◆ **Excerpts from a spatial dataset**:

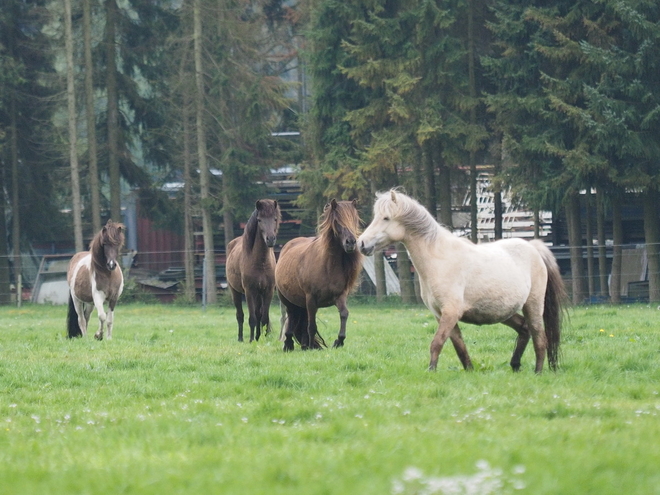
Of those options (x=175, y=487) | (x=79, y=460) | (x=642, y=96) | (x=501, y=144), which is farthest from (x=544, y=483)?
(x=501, y=144)

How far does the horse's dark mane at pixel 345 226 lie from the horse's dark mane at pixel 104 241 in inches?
178

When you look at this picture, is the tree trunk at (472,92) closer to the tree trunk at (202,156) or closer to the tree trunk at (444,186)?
the tree trunk at (444,186)

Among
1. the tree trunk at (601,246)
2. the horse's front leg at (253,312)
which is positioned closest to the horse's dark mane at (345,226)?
the horse's front leg at (253,312)

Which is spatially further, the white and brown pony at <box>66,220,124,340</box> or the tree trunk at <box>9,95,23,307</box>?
the tree trunk at <box>9,95,23,307</box>

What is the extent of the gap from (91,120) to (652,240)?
2026 centimetres

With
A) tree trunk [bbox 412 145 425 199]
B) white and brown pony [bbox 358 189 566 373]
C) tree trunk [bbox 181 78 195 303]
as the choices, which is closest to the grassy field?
white and brown pony [bbox 358 189 566 373]

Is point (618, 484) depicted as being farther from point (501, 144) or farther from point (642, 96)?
point (501, 144)

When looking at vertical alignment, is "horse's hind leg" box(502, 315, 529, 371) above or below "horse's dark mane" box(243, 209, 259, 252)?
below

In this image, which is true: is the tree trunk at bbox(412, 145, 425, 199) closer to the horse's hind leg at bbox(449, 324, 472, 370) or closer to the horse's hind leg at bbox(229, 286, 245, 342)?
the horse's hind leg at bbox(229, 286, 245, 342)

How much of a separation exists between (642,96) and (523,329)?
15828 mm

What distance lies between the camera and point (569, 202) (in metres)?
25.2

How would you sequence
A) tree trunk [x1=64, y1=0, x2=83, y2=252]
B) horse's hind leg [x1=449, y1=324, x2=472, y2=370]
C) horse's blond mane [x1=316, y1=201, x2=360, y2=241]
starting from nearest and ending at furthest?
1. horse's hind leg [x1=449, y1=324, x2=472, y2=370]
2. horse's blond mane [x1=316, y1=201, x2=360, y2=241]
3. tree trunk [x1=64, y1=0, x2=83, y2=252]

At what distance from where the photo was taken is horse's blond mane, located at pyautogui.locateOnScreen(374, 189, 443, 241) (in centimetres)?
865

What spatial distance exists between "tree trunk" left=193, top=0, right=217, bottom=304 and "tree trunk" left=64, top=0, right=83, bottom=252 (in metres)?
4.39
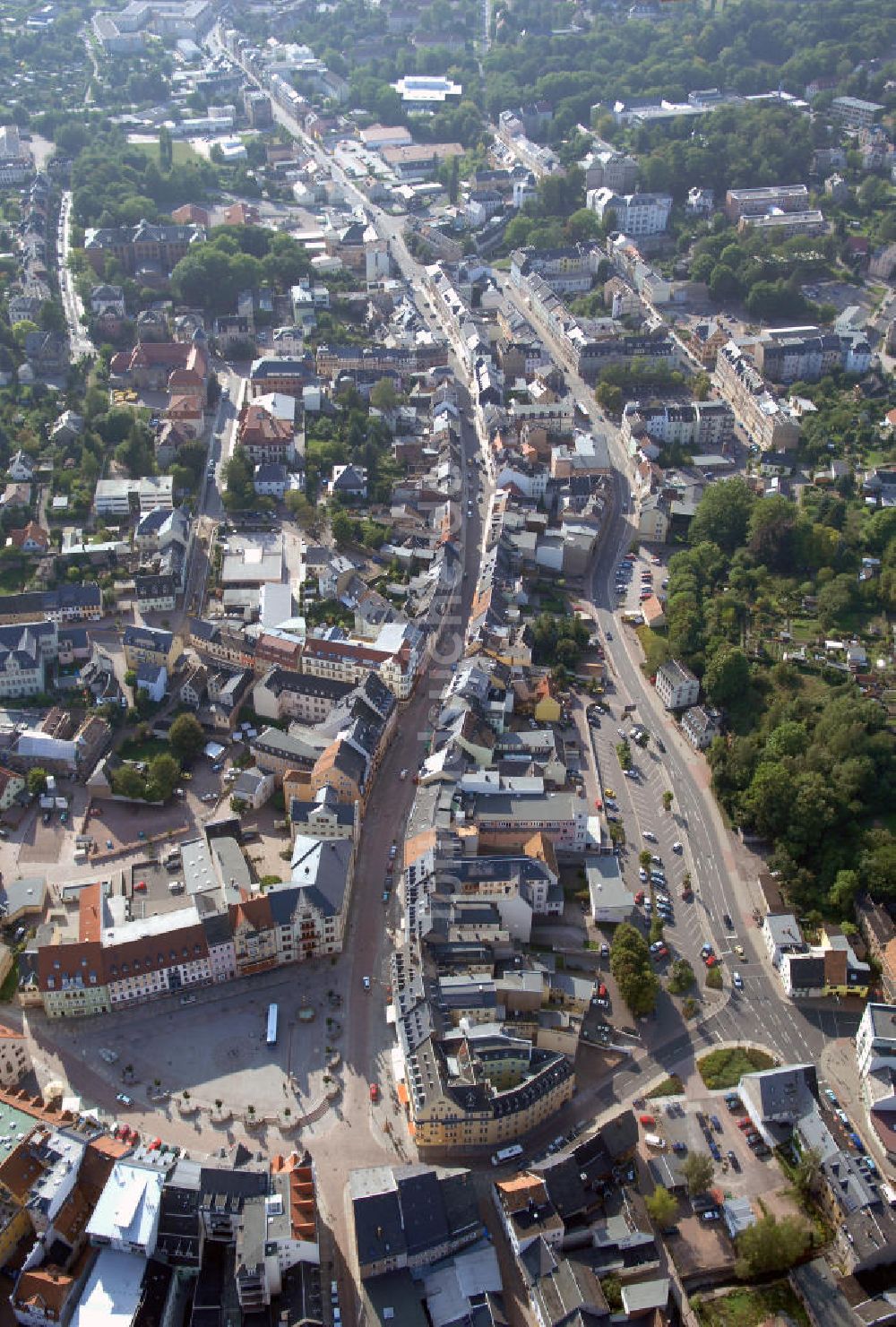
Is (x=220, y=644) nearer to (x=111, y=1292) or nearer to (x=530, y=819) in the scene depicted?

◆ **What to do**: Copy out all of the rows above with each "horse's dark mane" swapped for "horse's black mane" and nothing else altered. Omit the pictures.

◆ **Written response**:
Of those options (x=175, y=487) | (x=79, y=460) | (x=642, y=96) | (x=501, y=144), which is farthest from (x=544, y=483)?
(x=501, y=144)

How far does the horse's black mane at pixel 345 226 lie from the horse's black mane at pixel 104 241 in inches?
178

When you look at this picture, is the tree trunk at (472,92) closer to the tree trunk at (202,156) or closer to the tree trunk at (444,186)?
the tree trunk at (444,186)

Among
1. the tree trunk at (601,246)
2. the horse's front leg at (253,312)
which is positioned closest to the horse's black mane at (345,226)?
the horse's front leg at (253,312)

Which is spatially further, the white and brown pony at <box>66,220,124,340</box> or the tree trunk at <box>9,95,23,307</box>?
the tree trunk at <box>9,95,23,307</box>

What is the extent of the gap from (91,120) to (652,240)?
2026 centimetres

With
A) tree trunk [bbox 412 145 425 199]
B) white and brown pony [bbox 358 189 566 373]
C) tree trunk [bbox 181 78 195 303]
as the choices, which is closest to the grassy field?
white and brown pony [bbox 358 189 566 373]

Is point (618, 484) depicted as being farther from point (501, 144) or farther from point (642, 96)?
point (501, 144)

When looking at vertical alignment, is "horse's hind leg" box(502, 315, 529, 371) above or below "horse's black mane" box(243, 209, 259, 252)?
below

In this image, which is true: is the tree trunk at bbox(412, 145, 425, 199) closer to the horse's hind leg at bbox(449, 324, 472, 370) or closer to the horse's hind leg at bbox(229, 286, 245, 342)?
the horse's hind leg at bbox(229, 286, 245, 342)

How much of a separation exists between (642,96) and (523,329)?
15828 mm

What distance lies between the camera and point (569, 202) (in metres)?
25.2

How would you sequence
A) tree trunk [x1=64, y1=0, x2=83, y2=252]
B) horse's hind leg [x1=449, y1=324, x2=472, y2=370]
C) horse's blond mane [x1=316, y1=201, x2=360, y2=241]
starting from nearest and ending at furthest?
1. horse's hind leg [x1=449, y1=324, x2=472, y2=370]
2. horse's blond mane [x1=316, y1=201, x2=360, y2=241]
3. tree trunk [x1=64, y1=0, x2=83, y2=252]

At what distance from where the photo was taken is horse's blond mane, located at pyautogui.locateOnScreen(374, 189, 443, 241) (in centimetres)?
865

What spatial distance exists between "tree trunk" left=193, top=0, right=217, bottom=304 and "tree trunk" left=64, top=0, right=83, bottom=252 (in metres)?
4.39
Is (x=220, y=644) nearer to (x=111, y=1292) or nearer to (x=530, y=819) in the scene depicted?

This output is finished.